Doubles is too often—and unfairly—considered a hacker’s game that doesn’t require as much movement as singles. The doubles court is wider than the singles court, but you have a partner to make up the difference.

With that safety cushion, it’s easy to fall into lazy footwork habits. But to be successful in doubles, movement is just as important as it is in singles—and you also have to coordinate your movements with your partner.

High-level doubles is incredibly fast and requires quick feet, explosive recovery skills and great anticipation. “The game between shots,” according to seven-time Grand Slam champion Mats Wilander, is everything you do after you’ve hit your first shot that prepares you for your next shot.

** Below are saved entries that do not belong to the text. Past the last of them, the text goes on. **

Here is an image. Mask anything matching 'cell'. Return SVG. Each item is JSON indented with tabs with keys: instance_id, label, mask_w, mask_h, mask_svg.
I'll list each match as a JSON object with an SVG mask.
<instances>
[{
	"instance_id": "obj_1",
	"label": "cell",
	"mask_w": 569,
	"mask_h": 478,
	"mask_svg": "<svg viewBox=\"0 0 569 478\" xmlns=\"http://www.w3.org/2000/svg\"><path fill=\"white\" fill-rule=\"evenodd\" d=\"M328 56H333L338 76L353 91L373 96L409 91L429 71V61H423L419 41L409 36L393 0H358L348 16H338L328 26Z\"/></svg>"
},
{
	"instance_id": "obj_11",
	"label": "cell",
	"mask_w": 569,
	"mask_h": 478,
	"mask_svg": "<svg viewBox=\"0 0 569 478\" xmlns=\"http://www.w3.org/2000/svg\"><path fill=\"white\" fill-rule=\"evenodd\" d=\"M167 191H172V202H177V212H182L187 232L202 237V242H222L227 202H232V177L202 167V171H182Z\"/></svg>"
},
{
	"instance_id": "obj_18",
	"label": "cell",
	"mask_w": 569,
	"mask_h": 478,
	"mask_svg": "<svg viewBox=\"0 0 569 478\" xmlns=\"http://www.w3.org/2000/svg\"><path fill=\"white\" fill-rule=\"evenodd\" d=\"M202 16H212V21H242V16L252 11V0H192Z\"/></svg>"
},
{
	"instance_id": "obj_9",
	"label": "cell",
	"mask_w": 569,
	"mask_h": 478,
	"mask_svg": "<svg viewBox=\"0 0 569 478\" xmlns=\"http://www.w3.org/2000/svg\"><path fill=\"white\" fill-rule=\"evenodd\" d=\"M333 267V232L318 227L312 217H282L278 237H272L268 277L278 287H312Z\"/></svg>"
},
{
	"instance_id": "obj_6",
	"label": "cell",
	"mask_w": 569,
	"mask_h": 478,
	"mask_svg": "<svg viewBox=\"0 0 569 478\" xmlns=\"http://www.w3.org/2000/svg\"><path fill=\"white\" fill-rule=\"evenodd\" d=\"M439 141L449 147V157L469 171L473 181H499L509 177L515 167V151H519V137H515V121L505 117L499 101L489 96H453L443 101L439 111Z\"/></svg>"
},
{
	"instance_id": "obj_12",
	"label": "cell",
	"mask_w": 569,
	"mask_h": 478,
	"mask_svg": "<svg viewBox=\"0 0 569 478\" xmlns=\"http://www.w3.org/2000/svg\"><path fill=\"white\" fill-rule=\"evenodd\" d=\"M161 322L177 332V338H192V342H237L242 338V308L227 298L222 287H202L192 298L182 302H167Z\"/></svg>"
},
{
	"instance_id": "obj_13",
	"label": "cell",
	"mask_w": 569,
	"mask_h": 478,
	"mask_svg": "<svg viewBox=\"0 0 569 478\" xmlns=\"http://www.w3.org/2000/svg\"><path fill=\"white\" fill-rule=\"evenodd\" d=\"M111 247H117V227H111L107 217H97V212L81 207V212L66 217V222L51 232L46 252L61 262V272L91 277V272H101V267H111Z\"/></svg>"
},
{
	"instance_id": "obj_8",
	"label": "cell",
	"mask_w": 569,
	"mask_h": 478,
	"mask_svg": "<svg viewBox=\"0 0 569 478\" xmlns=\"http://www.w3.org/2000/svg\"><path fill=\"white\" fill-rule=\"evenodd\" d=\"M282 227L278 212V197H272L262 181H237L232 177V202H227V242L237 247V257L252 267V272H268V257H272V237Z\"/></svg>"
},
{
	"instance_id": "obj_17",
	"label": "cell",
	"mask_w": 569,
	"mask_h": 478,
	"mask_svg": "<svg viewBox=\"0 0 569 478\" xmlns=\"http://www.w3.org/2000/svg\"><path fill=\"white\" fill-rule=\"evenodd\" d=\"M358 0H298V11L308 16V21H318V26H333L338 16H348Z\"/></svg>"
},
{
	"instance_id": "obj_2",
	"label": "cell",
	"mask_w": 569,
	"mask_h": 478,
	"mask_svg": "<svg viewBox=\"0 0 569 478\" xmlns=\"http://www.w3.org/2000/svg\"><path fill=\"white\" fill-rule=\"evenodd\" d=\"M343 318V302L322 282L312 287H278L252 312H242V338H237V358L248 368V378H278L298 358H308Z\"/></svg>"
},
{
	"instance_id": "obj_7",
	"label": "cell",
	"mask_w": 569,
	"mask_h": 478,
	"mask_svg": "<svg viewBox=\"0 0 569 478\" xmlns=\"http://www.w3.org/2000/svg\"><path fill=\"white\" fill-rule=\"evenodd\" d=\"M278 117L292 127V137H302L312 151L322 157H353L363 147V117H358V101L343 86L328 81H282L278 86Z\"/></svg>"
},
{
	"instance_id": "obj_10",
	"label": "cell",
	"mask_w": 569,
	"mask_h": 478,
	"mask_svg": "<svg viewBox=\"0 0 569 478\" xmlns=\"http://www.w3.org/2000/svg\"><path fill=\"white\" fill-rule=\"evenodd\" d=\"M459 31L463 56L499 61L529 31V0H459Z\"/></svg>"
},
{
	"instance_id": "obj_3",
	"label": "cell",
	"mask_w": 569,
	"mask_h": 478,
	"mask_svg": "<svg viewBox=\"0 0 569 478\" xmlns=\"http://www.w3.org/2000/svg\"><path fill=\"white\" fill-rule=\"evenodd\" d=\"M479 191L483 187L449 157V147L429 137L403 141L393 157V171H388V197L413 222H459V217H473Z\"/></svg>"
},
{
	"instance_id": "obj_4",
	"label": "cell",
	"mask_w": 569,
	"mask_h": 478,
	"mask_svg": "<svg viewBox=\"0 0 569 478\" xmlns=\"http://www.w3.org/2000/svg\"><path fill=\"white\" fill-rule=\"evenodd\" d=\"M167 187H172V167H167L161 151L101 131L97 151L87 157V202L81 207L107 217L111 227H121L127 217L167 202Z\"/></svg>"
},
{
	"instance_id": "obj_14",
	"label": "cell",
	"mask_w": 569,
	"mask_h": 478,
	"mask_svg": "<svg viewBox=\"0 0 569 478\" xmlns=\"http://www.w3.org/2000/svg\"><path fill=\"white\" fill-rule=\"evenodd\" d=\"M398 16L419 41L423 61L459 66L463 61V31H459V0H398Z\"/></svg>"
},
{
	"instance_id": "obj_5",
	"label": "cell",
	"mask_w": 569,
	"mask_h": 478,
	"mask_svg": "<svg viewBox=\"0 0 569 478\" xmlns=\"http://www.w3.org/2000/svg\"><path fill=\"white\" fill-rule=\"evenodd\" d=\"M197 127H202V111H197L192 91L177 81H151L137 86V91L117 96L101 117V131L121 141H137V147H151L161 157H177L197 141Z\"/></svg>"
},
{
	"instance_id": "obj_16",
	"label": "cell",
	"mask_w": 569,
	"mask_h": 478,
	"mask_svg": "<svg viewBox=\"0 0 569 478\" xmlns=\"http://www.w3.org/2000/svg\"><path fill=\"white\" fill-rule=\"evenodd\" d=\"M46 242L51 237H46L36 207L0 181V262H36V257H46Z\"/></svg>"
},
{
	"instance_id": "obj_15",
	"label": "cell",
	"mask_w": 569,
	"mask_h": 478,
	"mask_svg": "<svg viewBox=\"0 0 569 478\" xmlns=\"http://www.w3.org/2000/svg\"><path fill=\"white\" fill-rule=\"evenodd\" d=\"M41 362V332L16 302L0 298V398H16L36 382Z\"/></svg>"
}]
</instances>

Here is a key doubles movement to master so you can win that game—and the match.
 

Chasing a Lob

If you get lobbed, good footwork can bail you out. Quickly turn and sprint toward the baseline in a semicircle pattern around the flight path of the ball. The key is not to get too close to the ball—you need to create enough space to swing comfortably.

When scrambling on defense, you’ll almost always lob crosscourt. But glance at your opponents. If the net player on your side of the court is too aggressive while closing in, and you’re relatively balanced, you may want to lob down the line.

As you move back, so should your partner. If it looks like you’ll get to the ball comfortably, your partner should stop at the service line to prepare for a volley. But if you’re really scrambling and know that you’ll likely hit a weak return, tell your partner to move all the way back to the baseline.